- [Task statement]
Return each line of the items below that contains the string "further". Matching is case-sensitive.

## Begin Given records

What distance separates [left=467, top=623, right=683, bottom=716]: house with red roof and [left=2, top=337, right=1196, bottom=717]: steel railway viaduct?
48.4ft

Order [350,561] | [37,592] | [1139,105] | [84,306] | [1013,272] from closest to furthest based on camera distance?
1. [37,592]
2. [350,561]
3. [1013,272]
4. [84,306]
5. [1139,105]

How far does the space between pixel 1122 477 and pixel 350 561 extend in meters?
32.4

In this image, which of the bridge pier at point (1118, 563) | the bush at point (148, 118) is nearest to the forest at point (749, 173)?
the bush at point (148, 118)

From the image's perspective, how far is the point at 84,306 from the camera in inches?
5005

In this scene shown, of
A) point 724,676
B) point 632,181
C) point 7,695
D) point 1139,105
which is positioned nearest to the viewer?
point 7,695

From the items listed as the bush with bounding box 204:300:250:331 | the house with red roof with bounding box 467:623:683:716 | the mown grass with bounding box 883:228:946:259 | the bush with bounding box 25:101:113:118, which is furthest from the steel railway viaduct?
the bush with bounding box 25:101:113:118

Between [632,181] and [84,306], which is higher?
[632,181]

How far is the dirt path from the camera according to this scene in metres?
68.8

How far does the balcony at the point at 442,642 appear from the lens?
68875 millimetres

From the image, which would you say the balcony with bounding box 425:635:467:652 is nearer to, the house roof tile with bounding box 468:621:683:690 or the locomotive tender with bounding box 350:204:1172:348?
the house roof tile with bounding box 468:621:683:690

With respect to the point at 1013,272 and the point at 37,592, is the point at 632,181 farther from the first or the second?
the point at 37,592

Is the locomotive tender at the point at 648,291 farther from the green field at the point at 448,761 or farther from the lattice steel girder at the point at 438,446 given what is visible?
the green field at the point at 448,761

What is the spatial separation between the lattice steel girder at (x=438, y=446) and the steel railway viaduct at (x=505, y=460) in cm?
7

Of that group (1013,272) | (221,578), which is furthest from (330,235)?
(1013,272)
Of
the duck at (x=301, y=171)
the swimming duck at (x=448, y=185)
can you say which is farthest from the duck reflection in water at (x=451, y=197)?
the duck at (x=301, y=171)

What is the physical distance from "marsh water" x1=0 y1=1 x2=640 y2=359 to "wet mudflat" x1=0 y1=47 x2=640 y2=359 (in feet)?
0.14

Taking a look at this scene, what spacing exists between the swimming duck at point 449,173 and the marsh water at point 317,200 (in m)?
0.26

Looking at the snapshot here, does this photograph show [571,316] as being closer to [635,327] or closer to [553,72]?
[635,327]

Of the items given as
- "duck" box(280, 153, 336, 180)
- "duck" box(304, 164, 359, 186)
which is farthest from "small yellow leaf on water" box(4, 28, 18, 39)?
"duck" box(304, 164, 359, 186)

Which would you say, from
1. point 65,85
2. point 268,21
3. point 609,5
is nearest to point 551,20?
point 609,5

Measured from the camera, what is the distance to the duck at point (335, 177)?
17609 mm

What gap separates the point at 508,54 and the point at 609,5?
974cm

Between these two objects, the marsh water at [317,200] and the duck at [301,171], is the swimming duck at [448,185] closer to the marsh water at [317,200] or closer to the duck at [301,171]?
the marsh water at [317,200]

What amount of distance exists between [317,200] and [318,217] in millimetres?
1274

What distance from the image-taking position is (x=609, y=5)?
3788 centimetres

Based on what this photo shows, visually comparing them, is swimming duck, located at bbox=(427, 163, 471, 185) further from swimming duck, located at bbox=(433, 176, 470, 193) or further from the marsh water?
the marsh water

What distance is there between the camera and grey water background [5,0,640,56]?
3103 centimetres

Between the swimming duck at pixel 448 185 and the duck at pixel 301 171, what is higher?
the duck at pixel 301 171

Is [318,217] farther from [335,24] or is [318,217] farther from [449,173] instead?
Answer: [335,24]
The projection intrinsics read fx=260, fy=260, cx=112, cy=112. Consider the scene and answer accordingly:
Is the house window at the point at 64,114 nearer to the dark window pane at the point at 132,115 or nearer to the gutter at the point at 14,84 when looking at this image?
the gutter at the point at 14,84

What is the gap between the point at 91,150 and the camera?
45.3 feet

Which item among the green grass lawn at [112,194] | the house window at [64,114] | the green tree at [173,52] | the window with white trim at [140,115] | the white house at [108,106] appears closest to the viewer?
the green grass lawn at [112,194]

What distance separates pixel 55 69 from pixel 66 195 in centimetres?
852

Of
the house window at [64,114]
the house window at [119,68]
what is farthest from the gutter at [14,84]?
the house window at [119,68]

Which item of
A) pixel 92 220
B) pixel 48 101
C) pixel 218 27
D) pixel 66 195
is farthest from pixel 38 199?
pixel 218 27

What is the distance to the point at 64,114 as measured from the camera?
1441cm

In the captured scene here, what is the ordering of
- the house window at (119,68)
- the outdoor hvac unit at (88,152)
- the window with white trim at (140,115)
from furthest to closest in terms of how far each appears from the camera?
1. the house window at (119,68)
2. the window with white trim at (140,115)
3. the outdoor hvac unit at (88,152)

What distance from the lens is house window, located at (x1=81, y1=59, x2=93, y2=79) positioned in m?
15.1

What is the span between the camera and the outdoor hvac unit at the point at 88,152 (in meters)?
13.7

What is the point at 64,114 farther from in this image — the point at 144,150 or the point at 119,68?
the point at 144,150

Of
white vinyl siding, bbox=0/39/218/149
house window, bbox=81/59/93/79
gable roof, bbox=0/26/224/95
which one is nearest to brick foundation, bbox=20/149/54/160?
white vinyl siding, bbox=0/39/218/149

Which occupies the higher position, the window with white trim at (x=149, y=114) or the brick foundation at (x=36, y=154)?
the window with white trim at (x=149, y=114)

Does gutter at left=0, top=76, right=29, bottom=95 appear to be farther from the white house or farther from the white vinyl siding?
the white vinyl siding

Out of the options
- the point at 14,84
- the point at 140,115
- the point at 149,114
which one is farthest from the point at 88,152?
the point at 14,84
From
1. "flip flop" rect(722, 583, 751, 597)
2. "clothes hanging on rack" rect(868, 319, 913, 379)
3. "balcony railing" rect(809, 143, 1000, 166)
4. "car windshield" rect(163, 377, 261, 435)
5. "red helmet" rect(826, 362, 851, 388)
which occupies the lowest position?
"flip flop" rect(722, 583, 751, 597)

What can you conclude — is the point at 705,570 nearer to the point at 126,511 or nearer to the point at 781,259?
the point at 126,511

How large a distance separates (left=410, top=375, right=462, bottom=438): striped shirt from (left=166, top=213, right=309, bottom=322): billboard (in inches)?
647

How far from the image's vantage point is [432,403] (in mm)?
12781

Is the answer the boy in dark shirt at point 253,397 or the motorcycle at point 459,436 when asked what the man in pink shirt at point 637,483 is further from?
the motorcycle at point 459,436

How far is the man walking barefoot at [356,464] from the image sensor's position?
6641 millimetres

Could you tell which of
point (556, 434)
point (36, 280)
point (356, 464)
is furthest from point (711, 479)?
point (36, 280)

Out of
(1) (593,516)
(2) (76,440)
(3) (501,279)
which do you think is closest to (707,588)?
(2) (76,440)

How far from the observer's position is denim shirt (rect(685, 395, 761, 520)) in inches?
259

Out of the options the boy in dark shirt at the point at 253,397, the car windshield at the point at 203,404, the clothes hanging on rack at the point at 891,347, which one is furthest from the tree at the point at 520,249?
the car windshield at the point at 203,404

## End Given records

- [Task output]
Based on what this photo shows, visually comparing them, is swimming duck, located at bbox=(427, 163, 471, 185) further from swimming duck, located at bbox=(433, 176, 470, 193) or further from the marsh water?
Is the answer the boy in dark shirt at point 253,397 or the motorcycle at point 459,436 when asked what the man in pink shirt at point 637,483 is further from?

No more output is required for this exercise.